Sometimes I really get a bit scared of myself when I shout something across the house to my boyfriend, and I hear my own mother one-on-one. ‘Maybe you can do something for once.’ or: ‘It would be nice if I didn't have to ask for that.’ In those moments, I suddenly feel like I've been married for a hundred years. Do we unconsciously take over things we've seen at home? Or is this simply our character that is in the family's genes? And do we really resemble our parents when it comes to love?

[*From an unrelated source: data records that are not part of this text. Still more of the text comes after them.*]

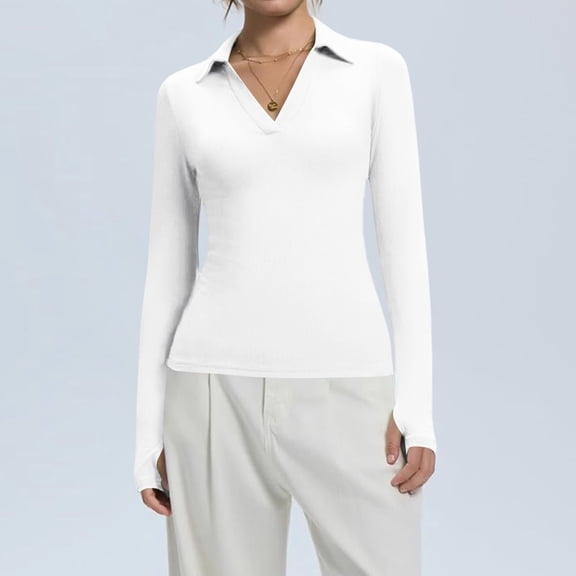 Deep V Neck Tops for Women Ribbed Polo Shirt Collared Long Sleeve Tunic Tops for Women Loose Fit Dressy Tops with Thumb Holes White 2XL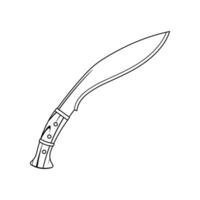 Kukri knife line art vector isolated on white background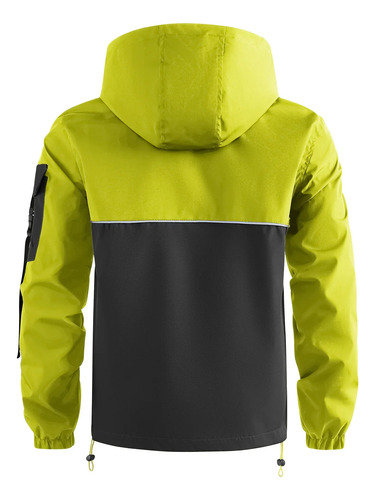 Chaqueta Exterior Con Capucha Y Bloques De Color Para Hombre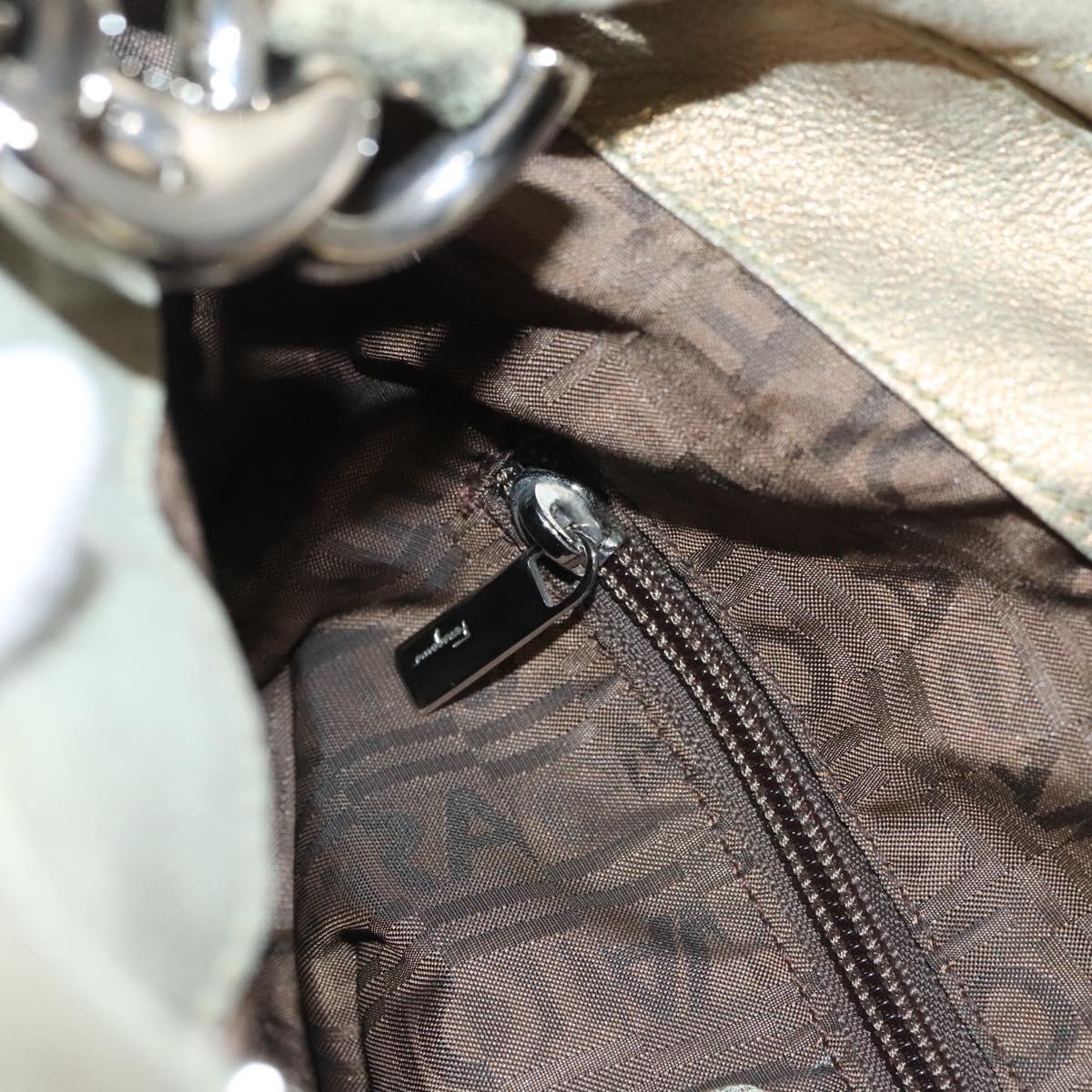 Salvatore Ferragamo Hand Bag Suede Gold Silver Auth 122919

Here, relationship therapist, clinical sexologist, and psychologist Chloé De Bie has more to say about this. When asked to what extent we take things from our parents in the realm of love, she says the following: ‘Yes and no. Love means something different for everyone. How we learn love and what the definition of it is, is interpreted differently by everyone. You learn those things very early on as a child from your role models. For most, those are the parents, the caregivers.’ And those caregivers provide you with not only food and drink but also a ‘love map.’ ‘That love map is an idea. Something you think: this is how love should be. You can fight against it, but there will always be a little voice in your head saying: ‘This is how it should be.’

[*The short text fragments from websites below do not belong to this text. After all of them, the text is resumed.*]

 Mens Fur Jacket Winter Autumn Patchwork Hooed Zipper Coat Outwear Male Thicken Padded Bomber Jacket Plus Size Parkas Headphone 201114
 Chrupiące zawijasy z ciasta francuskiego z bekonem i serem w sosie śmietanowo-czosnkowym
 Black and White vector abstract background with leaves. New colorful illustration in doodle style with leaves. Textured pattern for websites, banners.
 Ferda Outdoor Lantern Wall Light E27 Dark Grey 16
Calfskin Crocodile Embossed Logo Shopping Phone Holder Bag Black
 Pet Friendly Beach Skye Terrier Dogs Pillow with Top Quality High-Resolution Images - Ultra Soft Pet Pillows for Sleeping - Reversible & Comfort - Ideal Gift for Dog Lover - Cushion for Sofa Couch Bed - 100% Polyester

According to De Bie, we can deal with this in two ways: ‘Some people will resist the idea of their love map and think: no, I really have a problem with that. It can't be that this is how love should be. Those people will then do everything to avoid falling into their parents’ pattern. But that often has a counterproductive effect. Those who resist in such a way often end up in exactly the same situation.'

But what if you actually want to resemble your parents? Does that also have a counterproductive effect? ‘Of course, there is another scenario, one where you take things you like and want to apply to your life. For example: your parents went out to eat for every special occasion, so you expect to do this with your partner as well. We tend to mirror what we've seen at home,’ De Bie explains.

Last but not least: can we change this pattern? According to De Bie, we can work on escaping that pattern, but that usually involves a therapist and takes some time. Well, I believe I draw the conclusion that I personally don't mind taking things from my parents. So I'm just going to accept it. After all, they've been married for over 25 years, and that's a good sign, right?